# Cisco VPN with certificate authentication

## CyberMuz

Hi!

Currently I'm connecting to VPN network usin vpnc. But from next month they are changing the authentication method and I will have to connect to VPN network using Certificate authentication. Is this possible from Gentoo? I have googled this but I didn't find that vpnc (or any other linux client) supports this. Is there a way to configure vpnc to support this?
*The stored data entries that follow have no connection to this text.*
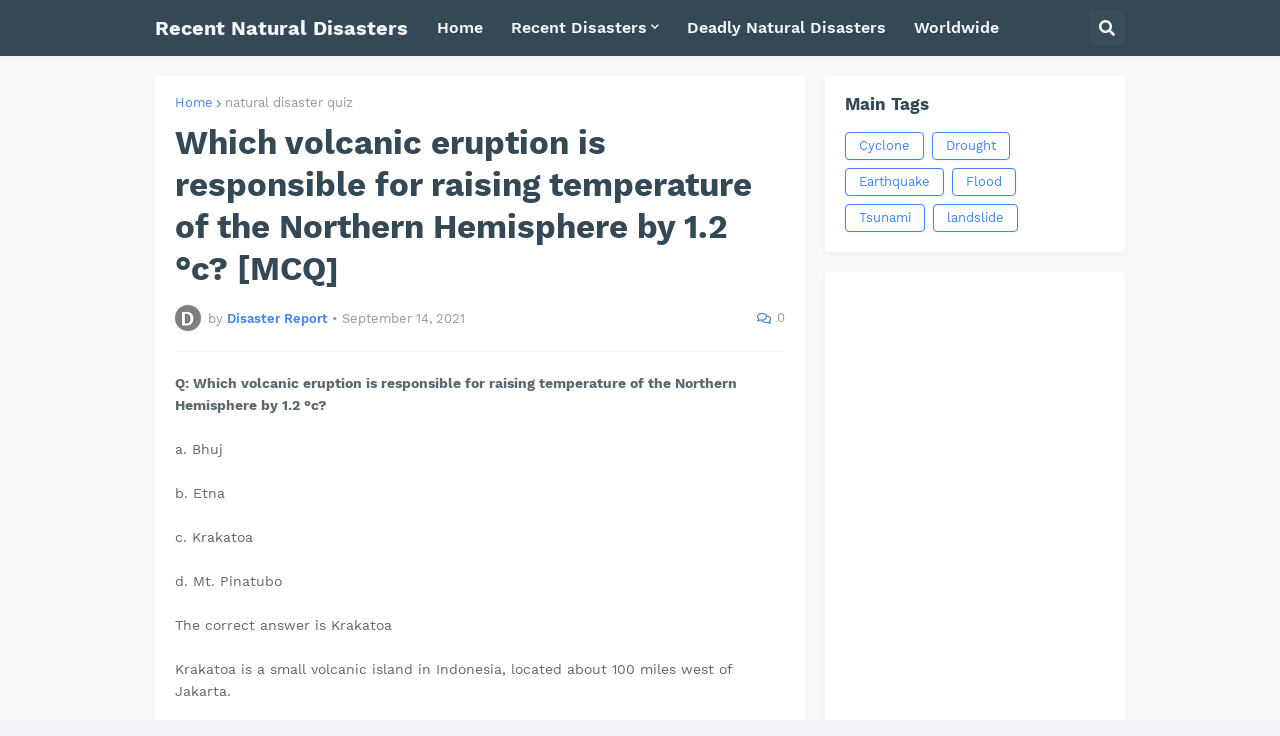

--- FILE ---
content_type: text/html; charset=utf-8
request_url: https://www.google.com/recaptcha/api2/aframe
body_size: 266
content:
<!DOCTYPE HTML><html><head><meta http-equiv="content-type" content="text/html; charset=UTF-8"></head><body><script nonce="vmNNFFn0K-Oj8QqOYyihmQ">/** Anti-fraud and anti-abuse applications only. See google.com/recaptcha */ try{var clients={'sodar':'https://pagead2.googlesyndication.com/pagead/sodar?'};window.addEventListener("message",function(a){try{if(a.source===window.parent){var b=JSON.parse(a.data);var c=clients[b['id']];if(c){var d=document.createElement('img');d.src=c+b['params']+'&rc='+(localStorage.getItem("rc::a")?sessionStorage.getItem("rc::b"):"");window.document.body.appendChild(d);sessionStorage.setItem("rc::e",parseInt(sessionStorage.getItem("rc::e")||0)+1);localStorage.setItem("rc::h",'1769769030752');}}}catch(b){}});window.parent.postMessage("_grecaptcha_ready", "*");}catch(b){}</script></body></html>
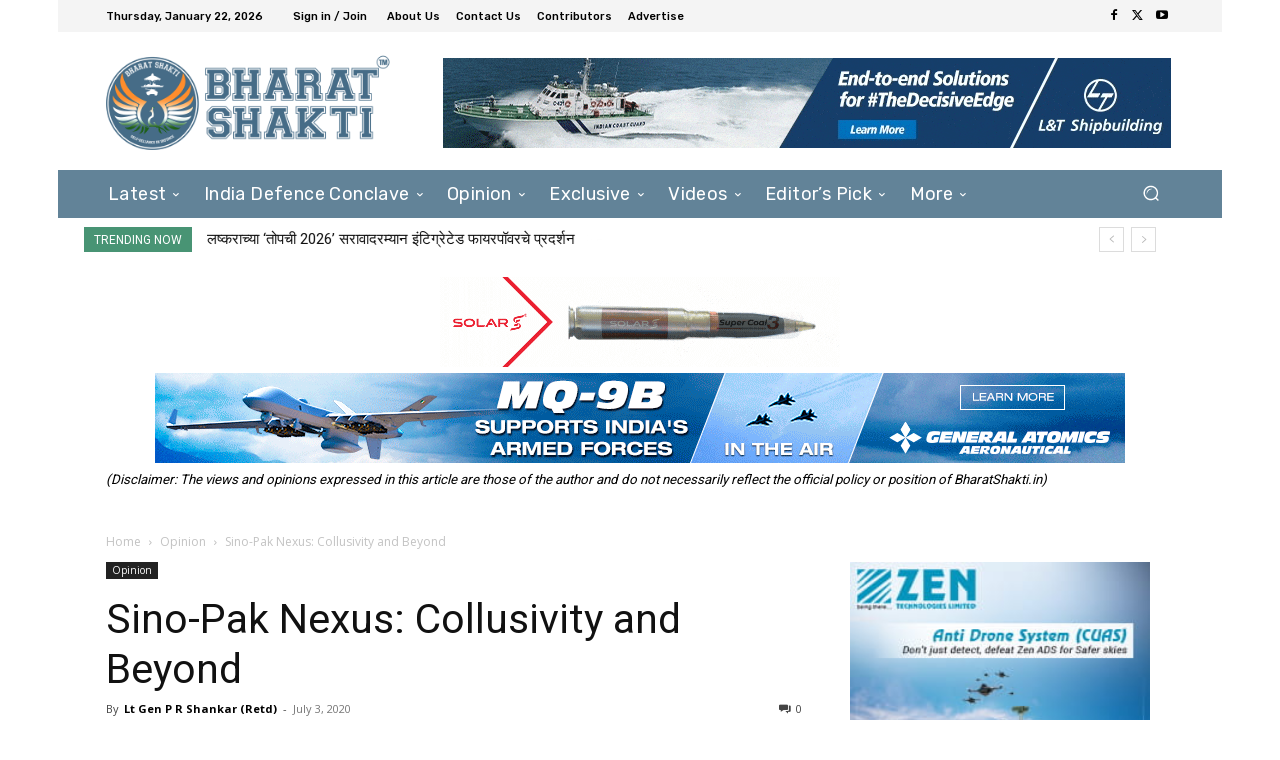

--- FILE ---
content_type: text/html; charset=UTF-8
request_url: https://bharatshakti.in/wp-admin/admin-ajax.php?td_theme_name=Newspaper&v=12.6.9
body_size: -428
content:
{"54132":113}

--- FILE ---
content_type: text/html; charset=utf-8
request_url: https://www.google.com/recaptcha/api2/aframe
body_size: 267
content:
<!DOCTYPE HTML><html><head><meta http-equiv="content-type" content="text/html; charset=UTF-8"></head><body><script nonce="gWVhIa8cNpjvWlGyTpawYA">/** Anti-fraud and anti-abuse applications only. See google.com/recaptcha */ try{var clients={'sodar':'https://pagead2.googlesyndication.com/pagead/sodar?'};window.addEventListener("message",function(a){try{if(a.source===window.parent){var b=JSON.parse(a.data);var c=clients[b['id']];if(c){var d=document.createElement('img');d.src=c+b['params']+'&rc='+(localStorage.getItem("rc::a")?sessionStorage.getItem("rc::b"):"");window.document.body.appendChild(d);sessionStorage.setItem("rc::e",parseInt(sessionStorage.getItem("rc::e")||0)+1);localStorage.setItem("rc::h",'1769060574593');}}}catch(b){}});window.parent.postMessage("_grecaptcha_ready", "*");}catch(b){}</script></body></html>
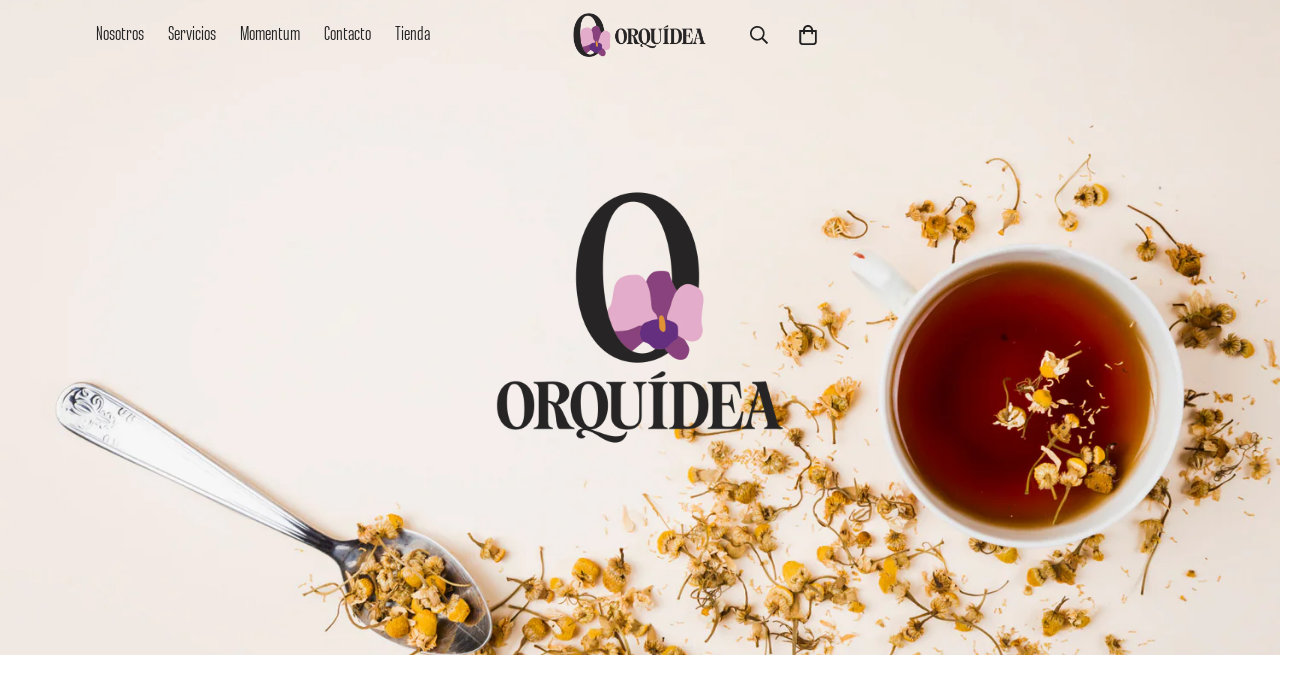

--- FILE ---
content_type: image/svg+xml
request_url: https://cdn.shopify.com/s/files/1/0561/2742/2636/files/icon2.svg?v=1626514541
body_size: -81
content:
<svg width="50" height="50" viewBox="0 0 50 50" fill="none" xmlns="http://www.w3.org/2000/svg">
<g clip-path="url(#clip0)">
<circle opacity="0.188849" r="25" transform="matrix(0 1 1 0 25 25)" stroke="black"/>
<path d="M30.7109 25.3086C30.8568 25.4727 30.8568 25.6276 30.7109 25.7734L24.9688 31.4883C24.8229 31.6523 24.6771 31.6523 24.5312 31.4883L18.7891 25.7734C18.6432 25.6276 18.6432 25.4727 18.7891 25.3086L19.3359 24.7617C19.4818 24.6159 19.6367 24.6159 19.8008 24.7617L24.0391 29V19.6758C24.0391 19.457 24.1484 19.3477 24.3672 19.3477H25.1328C25.3516 19.3477 25.4609 19.457 25.4609 19.6758V29L29.6992 24.7617C29.8633 24.6159 30.0182 24.6159 30.1641 24.7617L30.7109 25.3086Z" fill="black"/>
</g>
<defs>
<clipPath id="clip0">
<rect width="50" height="50" fill="white" transform="translate(0 50) rotate(-90)"/>
</clipPath>
</defs>
</svg>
I have been given .pfx certificate and I can use this certificate to connect to VPN from Windows using Cisco VPN client.

----------

## CyberMuz

[BUMP] Any ideas? I really don't want to use windows for this.  :Sad: 

----------

## WackyDoo

 *CyberMuz wrote:*   

> Hi!
> 
> Currently I'm connecting to VPN network usin vpnc. But from next month they are changing the authentication method and I will have to connect to VPN network using Certificate authentication. Is this possible from Gentoo? I have googled this but I didn't find that vpnc (or any other linux client) supports this. Is there a way to configure vpnc to support this?
> 
> I have been given .pfx certificate and I can use this certificate to connect to VPN from Windows using Cisco VPN client.

 

I haven't done this in gentoo, but a long time ago I successfully connected to a corporate CISCO VPN using openconnect with an older version of Ubunutu (the Windows client was Cisco Anyconnect).  Maybe this is where you should be looking in gentoo.

Caveats: I don't have much knowledge of Cisco VPNs e.g. openconnect vs. vpnc.  Make sure your VPN administrator is happy with you connecting with a linux client, especially if this is a corporate network.

----------